A Kaplan-Meir plot with a Log-Rank test was used to conduct a survival analysis. In particular, we investigated whether the clinical status was affecting the completion rate of the study over time. Finally, we employed a Cox proportional hazards model to assess whether dropout risk was influenced by clinical status and demographics, including age, sex, and years of education. We estimated hazard ratios and their confidence intervals to quantify the magnitude and direction of these effects.
All statistical analyses were performed with a significance level of ɑ = 0.05. In order to control for the possibility of false positives, we applied the False Discovery Rate correction when appropriate.
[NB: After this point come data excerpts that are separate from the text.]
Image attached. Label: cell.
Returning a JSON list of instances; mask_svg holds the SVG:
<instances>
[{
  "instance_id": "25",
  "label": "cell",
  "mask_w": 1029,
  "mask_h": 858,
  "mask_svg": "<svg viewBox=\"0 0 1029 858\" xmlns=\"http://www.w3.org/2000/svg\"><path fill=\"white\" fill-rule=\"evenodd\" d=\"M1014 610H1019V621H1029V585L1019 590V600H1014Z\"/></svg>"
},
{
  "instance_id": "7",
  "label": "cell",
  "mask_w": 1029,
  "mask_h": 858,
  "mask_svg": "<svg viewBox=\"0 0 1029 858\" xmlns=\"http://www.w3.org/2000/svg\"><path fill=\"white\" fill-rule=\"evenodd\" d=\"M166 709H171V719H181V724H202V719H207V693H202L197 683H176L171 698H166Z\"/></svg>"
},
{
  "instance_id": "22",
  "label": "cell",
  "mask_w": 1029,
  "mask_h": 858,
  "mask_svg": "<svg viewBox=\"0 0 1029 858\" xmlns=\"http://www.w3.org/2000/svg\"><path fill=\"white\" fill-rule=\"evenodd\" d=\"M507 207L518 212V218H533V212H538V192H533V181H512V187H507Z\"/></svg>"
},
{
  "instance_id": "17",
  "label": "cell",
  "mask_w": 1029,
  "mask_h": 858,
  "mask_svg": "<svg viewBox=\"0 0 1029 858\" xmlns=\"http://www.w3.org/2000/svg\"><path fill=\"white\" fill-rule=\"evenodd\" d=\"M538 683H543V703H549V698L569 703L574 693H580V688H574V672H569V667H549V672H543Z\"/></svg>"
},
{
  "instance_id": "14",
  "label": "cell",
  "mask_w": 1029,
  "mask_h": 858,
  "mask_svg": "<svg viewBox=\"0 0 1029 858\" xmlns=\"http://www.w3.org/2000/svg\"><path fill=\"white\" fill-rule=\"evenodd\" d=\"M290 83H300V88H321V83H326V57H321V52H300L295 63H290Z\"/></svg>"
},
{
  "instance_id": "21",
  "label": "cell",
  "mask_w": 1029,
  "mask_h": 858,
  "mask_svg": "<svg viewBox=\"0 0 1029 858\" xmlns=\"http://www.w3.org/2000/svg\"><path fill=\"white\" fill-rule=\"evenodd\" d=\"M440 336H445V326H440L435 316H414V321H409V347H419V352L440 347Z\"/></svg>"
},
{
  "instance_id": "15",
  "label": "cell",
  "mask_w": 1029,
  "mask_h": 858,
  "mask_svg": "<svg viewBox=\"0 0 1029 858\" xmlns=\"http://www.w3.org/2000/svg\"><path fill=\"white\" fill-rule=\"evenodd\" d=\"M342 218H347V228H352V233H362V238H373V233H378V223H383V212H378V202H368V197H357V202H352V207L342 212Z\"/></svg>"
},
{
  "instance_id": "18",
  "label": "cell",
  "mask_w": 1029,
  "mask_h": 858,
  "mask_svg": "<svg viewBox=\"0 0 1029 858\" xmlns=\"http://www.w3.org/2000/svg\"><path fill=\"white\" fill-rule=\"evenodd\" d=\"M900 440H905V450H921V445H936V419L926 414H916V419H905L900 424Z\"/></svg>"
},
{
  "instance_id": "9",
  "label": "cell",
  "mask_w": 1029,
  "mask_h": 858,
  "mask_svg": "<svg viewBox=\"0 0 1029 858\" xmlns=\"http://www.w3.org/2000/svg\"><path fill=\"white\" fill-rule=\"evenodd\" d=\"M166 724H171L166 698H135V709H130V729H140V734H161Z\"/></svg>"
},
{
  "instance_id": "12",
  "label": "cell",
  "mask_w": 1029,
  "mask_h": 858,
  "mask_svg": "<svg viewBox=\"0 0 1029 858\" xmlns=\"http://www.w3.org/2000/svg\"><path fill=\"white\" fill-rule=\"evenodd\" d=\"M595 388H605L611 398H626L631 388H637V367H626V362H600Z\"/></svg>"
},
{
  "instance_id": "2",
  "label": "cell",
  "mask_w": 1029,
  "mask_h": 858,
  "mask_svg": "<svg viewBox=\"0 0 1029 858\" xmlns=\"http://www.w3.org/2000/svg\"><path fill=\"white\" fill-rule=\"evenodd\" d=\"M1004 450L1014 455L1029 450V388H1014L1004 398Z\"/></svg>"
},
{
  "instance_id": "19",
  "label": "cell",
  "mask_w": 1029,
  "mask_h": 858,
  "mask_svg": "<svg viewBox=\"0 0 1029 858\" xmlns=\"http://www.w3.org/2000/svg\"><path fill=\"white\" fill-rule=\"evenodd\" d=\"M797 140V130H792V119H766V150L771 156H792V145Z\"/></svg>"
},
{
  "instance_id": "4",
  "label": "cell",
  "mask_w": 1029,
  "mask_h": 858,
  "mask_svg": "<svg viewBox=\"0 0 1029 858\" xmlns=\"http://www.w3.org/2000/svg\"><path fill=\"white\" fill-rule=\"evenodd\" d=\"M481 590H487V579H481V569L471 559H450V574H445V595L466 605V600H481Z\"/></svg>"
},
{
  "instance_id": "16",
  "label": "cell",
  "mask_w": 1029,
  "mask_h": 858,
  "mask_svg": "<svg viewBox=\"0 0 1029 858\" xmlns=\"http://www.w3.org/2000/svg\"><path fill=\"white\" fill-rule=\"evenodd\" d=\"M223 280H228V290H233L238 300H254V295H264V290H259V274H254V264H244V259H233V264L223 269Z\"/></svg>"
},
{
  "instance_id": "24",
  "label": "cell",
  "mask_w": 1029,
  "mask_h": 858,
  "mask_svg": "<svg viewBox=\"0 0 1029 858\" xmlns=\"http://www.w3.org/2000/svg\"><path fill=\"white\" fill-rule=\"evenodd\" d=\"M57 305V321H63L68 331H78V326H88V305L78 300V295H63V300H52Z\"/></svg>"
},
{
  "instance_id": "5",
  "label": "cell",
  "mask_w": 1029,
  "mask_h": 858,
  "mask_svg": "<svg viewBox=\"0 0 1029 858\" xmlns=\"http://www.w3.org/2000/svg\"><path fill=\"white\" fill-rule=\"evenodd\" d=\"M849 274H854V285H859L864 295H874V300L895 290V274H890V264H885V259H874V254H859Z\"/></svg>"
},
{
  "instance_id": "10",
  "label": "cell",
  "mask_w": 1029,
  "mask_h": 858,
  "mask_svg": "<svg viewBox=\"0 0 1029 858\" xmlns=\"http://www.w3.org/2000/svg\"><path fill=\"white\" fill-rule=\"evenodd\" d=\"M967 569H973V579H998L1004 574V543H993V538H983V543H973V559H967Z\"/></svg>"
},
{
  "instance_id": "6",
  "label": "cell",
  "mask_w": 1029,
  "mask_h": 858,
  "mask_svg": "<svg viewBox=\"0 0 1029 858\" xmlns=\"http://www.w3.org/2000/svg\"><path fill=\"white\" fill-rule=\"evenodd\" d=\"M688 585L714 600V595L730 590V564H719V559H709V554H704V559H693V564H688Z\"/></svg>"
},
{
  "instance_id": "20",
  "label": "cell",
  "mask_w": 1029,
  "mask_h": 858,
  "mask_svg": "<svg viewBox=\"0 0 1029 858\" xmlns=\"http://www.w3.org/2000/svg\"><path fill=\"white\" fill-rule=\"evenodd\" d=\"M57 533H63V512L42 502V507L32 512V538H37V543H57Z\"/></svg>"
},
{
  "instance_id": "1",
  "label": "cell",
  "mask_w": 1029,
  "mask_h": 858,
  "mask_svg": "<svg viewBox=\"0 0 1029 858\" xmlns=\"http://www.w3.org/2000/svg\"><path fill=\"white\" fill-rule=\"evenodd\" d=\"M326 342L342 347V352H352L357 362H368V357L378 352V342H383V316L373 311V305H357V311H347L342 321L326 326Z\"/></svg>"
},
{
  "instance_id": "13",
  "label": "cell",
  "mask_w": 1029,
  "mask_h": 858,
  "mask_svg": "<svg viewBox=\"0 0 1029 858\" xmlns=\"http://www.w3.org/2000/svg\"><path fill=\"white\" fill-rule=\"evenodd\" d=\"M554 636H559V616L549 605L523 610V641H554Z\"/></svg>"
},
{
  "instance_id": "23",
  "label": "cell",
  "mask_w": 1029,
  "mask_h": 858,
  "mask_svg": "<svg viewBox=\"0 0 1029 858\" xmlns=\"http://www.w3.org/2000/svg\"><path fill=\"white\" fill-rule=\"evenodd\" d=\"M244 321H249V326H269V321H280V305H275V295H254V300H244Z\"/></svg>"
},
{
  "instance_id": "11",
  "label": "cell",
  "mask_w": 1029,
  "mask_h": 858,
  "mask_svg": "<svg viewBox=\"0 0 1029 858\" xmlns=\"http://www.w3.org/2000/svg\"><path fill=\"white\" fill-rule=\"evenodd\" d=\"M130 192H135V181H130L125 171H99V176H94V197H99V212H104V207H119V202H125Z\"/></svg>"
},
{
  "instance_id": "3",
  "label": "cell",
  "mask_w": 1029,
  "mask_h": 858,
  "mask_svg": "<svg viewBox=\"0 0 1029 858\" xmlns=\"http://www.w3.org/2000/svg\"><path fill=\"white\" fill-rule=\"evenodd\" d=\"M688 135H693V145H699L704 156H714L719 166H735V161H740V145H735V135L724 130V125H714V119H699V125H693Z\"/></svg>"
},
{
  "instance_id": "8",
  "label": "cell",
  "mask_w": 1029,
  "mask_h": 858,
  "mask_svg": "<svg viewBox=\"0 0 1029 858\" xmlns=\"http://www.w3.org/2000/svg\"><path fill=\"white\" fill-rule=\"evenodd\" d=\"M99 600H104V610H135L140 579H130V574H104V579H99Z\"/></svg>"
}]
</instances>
The Verily Study Watch collected data on participants’ sleep patterns, including sleep staging (xxx), total time in bed, awake and sleep hours. Health related data, such as pulse rate and xxx and daily physical activity indicators, namely step counts were also included. Raw data were preprocessed using the algorithms developed by the Verily data science units as indicated in the PPMI methods and in the following papers. As reported in the compliance analysis methods and results, we filtered the data to cover approximately 1 year (≈52 weeks) of smartwatch usage with average daily use = 79% ± 23% for each participant. Then we proceeded to aggregate the data in daily measurement. Step counts and in bed time were summed up on a daily basis, while the other variables, which were provided as hourly means, were reshaped into daily means or weighted means, where the weights are the number of measurements in each hour. The missing values in these time series were then imputed by spline interpolation and outliers were capped to the 0.25 and 0.75 centile. Finally, we performed Seasonal and Trend decomposition using Loess (STL) using the additive model to obtain the trend data corrected by the weekly seasonality.
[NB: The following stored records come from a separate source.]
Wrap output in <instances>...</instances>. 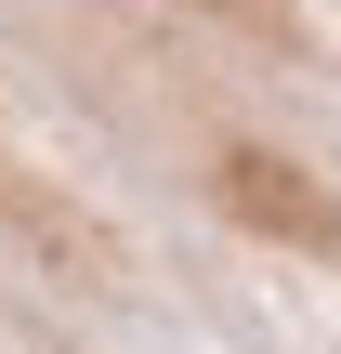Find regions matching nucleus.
I'll list each match as a JSON object with an SVG mask.
<instances>
[{"label":"nucleus","instance_id":"obj_1","mask_svg":"<svg viewBox=\"0 0 341 354\" xmlns=\"http://www.w3.org/2000/svg\"><path fill=\"white\" fill-rule=\"evenodd\" d=\"M223 184H237L250 223H276V236H302V250H341V210L289 171V158H223Z\"/></svg>","mask_w":341,"mask_h":354}]
</instances>
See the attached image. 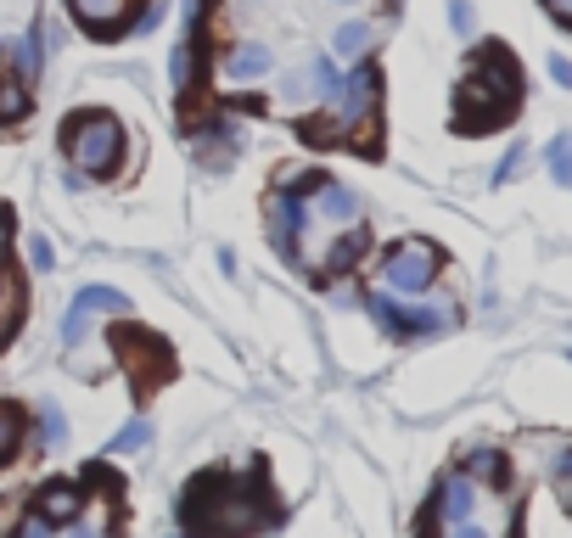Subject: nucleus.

We tested if the slope of each predictor, representing the amount of change in a year, predicted the change in UPDRS total score. To do so, we computed the slope of our predictors starting from the first week of the experiment. On this dataset, we fitted an empty GLM model as baseline, and another GLM with the predictors extracted from the automated model selection and multimodel inference with (G)LMs framework via genetic algorithm. At the end we collected the performance metrics (BIC, RMSE, LRT, R2), added to the original dataset the data from week 2 and repeated this loop until the last dataset contained all the data for that year. At each step we collected and aggregated metrics from baseline and the actual fit to compare them successively. All the analyses were performed in R.